Jeudi dernier, le "Correio da Manhã" rapportait le supposé retrait des affiches appartenant à la plus récente campagne que les McCann ont lancée dans la région de Luz/Lagos ; ces affiches qui apparemment avaient été arrachées par des résidants peu coopératifs de Praia da Luz. Passé quelques heures, l’"Evening Standart" rapportait cette situation comme des actes de vandalisme, et les discussions sur le sujet, dans les forums d'internet, ont été enflammées et intenses.

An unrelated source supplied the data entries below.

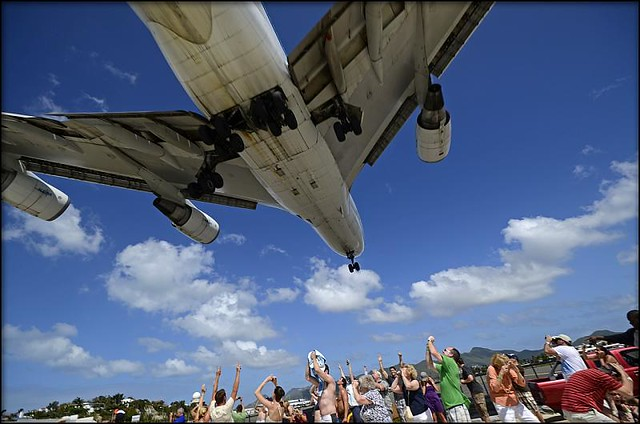 5532123261 68c466ba22 z Photographing Planes While Getting a Tan Is  As Awesome As It Is Scary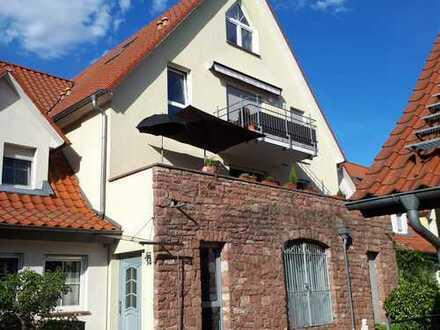 Einzigartig in Mannheim / Wohnen in einem ehemaligen Gutshof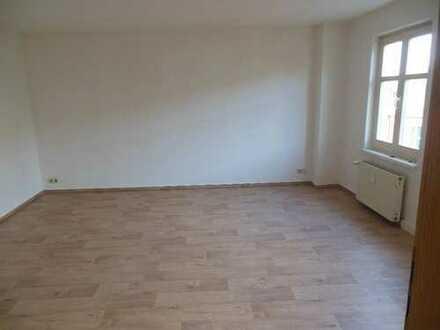 Schöne 2-Zimmerwohnung, Altbau im Stadtkern von Barth!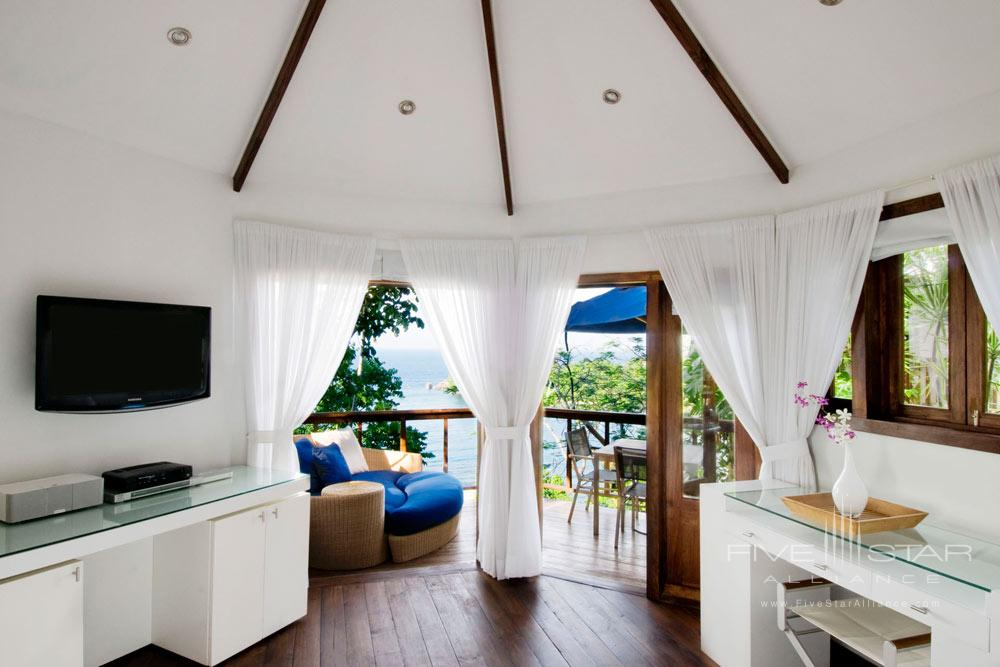Rocksteady is just a stones throw from both the Spa & Gymand overlooks the Hotel Geejams own Mack Bay waterfront in Jamaica. The balcony is the perfect spot for morning breakfast or an evening aperitif before dinner. Rocksteady also has a double steam roomwhich is ideal for really sinking into your skin.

Personnellement, je trouve le sujet triste, et simultanément intéressant, mais il serait nécessaire un article beaucoup plus long pour parvenir à tracer un cadre sur ce que la ville de Luz a traversé, depuis cette fatidique nuit du 3 mai de 2007.
Le fait qu'il y ait eu effectivement, des personnes capables de faire un QUELCONQUE type de liaison/comparaison entre la préoccupation des habitants locaux avec son unique source de revenus – le tourisme – et le respect ou la considération envers Madeleine, est au minimum une offense, est-ce qu'il est supposé que ces personnes sacrifient la survie de leur famille, au nom d'une quelconque espèce de malédiction qui est tombée sur leur ville, le 3 mai 2007 ? Est-ce supposé que ces personnes sacrifient leurs vies, car il serait indécent de tenter de préserver leurs salaires ?
Ces personnes ont fait TOUT ce qu'elles pouvaient faire, sans qu'il soit nécessaire que quelqu'un leur demande quoi que ce soit ; elles ont cessé de travailler, elles ont offert leur meilleur effort, leur argent, leurs âmes et leurs cœurs pour aider à retrouver Madeleine.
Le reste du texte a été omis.